| EXERCISE AIM |
Look below for the line containing "Which item of". Output it and each remaining line of the entries exactly, and nothing else.

(Spatial relation data)
- - - - - - -
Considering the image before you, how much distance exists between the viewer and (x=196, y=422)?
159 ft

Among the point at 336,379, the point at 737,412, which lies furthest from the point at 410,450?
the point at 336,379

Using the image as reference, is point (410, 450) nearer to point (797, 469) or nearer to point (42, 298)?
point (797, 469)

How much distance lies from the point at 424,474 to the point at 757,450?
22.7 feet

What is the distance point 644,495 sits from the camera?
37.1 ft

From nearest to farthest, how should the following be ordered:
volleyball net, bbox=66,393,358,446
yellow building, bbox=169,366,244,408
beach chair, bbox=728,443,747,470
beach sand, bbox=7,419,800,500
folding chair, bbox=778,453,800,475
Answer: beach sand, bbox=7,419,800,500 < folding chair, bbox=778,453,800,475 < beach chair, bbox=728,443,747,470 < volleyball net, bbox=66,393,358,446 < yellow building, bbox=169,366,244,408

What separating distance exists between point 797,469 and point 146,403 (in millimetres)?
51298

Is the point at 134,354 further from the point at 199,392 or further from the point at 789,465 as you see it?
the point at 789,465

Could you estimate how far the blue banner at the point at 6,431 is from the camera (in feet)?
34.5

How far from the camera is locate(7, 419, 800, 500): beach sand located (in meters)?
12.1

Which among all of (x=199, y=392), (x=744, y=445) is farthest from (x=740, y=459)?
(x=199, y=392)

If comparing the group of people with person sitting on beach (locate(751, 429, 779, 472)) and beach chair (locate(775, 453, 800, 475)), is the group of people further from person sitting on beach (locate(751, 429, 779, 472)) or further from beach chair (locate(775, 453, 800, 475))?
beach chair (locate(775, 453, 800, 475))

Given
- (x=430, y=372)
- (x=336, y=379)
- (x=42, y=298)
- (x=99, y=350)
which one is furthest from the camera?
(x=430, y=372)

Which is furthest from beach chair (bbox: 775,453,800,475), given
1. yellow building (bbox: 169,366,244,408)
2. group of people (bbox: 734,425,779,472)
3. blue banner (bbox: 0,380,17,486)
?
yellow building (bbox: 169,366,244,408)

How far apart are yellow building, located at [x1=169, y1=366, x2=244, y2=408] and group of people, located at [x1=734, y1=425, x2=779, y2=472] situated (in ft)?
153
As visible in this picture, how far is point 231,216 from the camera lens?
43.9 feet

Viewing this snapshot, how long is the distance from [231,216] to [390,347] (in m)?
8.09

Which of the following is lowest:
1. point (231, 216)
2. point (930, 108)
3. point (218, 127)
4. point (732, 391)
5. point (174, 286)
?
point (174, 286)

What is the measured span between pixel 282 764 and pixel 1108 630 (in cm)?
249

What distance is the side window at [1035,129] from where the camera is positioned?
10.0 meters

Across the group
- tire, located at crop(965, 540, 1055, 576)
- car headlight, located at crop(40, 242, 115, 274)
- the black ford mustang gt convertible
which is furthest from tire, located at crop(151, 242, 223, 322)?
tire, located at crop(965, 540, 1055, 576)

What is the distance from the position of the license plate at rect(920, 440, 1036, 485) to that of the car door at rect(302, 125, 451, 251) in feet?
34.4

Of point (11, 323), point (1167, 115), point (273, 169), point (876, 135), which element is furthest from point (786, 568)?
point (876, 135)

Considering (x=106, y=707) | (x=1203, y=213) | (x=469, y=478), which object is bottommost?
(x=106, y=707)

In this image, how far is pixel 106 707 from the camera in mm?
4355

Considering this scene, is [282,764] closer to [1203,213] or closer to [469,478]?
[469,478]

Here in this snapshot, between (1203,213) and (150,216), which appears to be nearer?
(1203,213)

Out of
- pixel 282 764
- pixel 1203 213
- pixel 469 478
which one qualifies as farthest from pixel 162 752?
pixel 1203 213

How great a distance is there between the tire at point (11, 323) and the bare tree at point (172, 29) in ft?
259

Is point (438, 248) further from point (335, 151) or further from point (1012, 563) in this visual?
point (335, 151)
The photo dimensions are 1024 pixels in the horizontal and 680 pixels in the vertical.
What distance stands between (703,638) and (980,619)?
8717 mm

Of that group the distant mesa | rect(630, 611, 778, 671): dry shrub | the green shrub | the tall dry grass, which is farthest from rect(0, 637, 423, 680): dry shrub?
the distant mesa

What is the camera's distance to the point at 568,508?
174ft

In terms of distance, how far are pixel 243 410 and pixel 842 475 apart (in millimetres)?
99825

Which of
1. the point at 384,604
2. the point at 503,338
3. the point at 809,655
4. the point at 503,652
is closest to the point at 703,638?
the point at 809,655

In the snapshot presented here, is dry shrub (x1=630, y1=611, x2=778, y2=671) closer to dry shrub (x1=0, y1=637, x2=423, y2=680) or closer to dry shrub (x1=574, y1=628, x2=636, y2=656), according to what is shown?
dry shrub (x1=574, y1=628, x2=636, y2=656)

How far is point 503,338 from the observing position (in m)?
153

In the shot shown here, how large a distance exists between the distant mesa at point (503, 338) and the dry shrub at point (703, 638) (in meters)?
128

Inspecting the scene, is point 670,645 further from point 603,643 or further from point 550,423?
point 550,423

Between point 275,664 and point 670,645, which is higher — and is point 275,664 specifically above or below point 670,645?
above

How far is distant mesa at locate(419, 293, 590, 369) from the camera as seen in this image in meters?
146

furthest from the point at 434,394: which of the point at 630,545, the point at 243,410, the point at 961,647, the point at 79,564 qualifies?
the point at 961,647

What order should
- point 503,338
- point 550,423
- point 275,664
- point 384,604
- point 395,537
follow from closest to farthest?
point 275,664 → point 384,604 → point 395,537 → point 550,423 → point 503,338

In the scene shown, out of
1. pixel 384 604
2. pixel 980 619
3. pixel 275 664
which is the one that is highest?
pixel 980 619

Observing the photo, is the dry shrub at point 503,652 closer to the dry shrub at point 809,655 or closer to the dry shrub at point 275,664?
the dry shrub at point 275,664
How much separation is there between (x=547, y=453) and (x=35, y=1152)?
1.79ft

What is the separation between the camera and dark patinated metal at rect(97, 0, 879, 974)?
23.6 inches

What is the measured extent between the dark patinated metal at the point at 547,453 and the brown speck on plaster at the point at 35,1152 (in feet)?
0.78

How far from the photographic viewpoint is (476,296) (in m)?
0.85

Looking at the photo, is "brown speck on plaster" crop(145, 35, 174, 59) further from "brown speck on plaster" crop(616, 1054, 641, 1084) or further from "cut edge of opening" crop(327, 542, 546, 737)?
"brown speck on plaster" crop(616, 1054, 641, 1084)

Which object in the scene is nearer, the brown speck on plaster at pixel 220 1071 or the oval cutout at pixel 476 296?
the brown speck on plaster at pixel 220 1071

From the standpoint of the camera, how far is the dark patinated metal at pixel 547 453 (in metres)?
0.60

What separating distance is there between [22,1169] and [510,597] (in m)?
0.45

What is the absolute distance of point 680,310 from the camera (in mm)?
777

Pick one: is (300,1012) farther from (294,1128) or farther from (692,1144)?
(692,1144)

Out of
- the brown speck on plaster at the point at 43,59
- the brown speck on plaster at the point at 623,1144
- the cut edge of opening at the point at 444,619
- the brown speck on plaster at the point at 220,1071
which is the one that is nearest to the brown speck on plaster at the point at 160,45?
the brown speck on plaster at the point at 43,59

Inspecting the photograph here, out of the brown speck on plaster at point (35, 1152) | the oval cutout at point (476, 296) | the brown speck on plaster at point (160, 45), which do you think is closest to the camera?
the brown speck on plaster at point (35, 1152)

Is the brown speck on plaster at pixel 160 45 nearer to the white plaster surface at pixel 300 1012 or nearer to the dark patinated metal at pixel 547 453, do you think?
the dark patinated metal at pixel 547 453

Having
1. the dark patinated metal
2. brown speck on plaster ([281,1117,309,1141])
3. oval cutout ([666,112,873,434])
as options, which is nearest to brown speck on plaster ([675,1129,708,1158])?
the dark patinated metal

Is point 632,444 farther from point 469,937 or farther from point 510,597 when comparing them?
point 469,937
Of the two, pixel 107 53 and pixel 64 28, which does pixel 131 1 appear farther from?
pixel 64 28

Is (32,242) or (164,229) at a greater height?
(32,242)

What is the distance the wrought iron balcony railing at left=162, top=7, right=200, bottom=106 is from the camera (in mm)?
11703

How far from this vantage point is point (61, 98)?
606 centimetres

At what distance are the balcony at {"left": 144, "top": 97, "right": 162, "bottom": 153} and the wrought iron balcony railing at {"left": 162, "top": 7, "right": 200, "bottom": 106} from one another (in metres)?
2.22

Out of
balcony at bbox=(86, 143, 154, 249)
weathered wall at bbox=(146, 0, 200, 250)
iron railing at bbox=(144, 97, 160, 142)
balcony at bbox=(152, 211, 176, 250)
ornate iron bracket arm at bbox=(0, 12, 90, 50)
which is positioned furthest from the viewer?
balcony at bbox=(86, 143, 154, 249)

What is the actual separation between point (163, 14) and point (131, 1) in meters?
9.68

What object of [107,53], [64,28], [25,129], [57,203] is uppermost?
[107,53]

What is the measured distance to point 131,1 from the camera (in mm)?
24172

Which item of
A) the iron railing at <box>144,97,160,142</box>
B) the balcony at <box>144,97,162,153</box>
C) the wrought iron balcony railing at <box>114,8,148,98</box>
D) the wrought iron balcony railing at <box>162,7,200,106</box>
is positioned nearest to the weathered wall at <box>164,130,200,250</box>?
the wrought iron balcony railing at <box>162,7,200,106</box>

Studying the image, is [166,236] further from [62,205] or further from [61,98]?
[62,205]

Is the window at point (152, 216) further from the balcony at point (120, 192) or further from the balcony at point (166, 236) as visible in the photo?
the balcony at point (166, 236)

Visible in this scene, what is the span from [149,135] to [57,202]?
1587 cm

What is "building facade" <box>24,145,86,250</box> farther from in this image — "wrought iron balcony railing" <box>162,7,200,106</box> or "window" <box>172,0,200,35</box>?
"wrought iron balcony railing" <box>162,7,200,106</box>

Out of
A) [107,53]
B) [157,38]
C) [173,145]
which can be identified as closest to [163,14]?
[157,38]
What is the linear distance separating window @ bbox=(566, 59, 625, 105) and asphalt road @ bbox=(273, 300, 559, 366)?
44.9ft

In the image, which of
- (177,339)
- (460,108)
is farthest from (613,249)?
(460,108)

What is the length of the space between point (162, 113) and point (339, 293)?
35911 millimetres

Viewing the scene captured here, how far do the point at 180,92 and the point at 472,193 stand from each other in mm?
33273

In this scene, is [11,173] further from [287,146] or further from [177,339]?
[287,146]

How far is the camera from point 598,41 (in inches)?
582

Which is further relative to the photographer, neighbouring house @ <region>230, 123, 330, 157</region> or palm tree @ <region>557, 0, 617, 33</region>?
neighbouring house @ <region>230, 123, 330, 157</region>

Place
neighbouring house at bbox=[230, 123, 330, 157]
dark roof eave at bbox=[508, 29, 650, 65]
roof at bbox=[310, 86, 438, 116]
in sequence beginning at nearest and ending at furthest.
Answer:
- - - - - - -
| COMPLETE OUTPUT |
Which item of
A) the iron railing at <box>144,97,160,142</box>
B) the balcony at <box>144,97,162,153</box>
C) the wrought iron balcony railing at <box>114,8,148,98</box>
D) the wrought iron balcony railing at <box>162,7,200,106</box>
is positioned nearest to the weathered wall at <box>164,130,200,250</box>?
the wrought iron balcony railing at <box>162,7,200,106</box>

Studying the image, is [166,236] further from [62,205] or further from [61,98]?
[62,205]

Is the window at point (152, 216) further from the balcony at point (120, 192) or further from the balcony at point (166, 236) as visible in the photo?
the balcony at point (166, 236)

Visible in this scene, what is the span from [149,135] to [57,202]?
1587 cm

What is "building facade" <box>24,145,86,250</box> farther from in this image — "wrought iron balcony railing" <box>162,7,200,106</box> or "window" <box>172,0,200,35</box>?
"wrought iron balcony railing" <box>162,7,200,106</box>

Out of
A) [107,53]
B) [157,38]
C) [173,145]
which can be identified as closest to [163,14]?
[157,38]
What is the linear distance separating window @ bbox=(566, 59, 625, 105) and asphalt road @ bbox=(273, 300, 559, 366)?
44.9ft

In the image, which of
- (177,339)
- (460,108)
is farthest from (613,249)?
(460,108)

What is the length of the space between point (162, 113) and point (339, 293)?
35911 millimetres

Viewing the scene captured here, how far do the point at 180,92 and the point at 472,193 stand from each other in mm?
33273

In this scene, is [11,173] further from [287,146] or further from [177,339]?
[287,146]

How far is the camera from point 598,41 (in inches)?
582

Which is further relative to the photographer, neighbouring house @ <region>230, 123, 330, 157</region> or palm tree @ <region>557, 0, 617, 33</region>?
neighbouring house @ <region>230, 123, 330, 157</region>

Place
neighbouring house at bbox=[230, 123, 330, 157]
dark roof eave at bbox=[508, 29, 650, 65]
roof at bbox=[310, 86, 438, 116]
in sequence beginning at nearest and ending at furthest.
Answer:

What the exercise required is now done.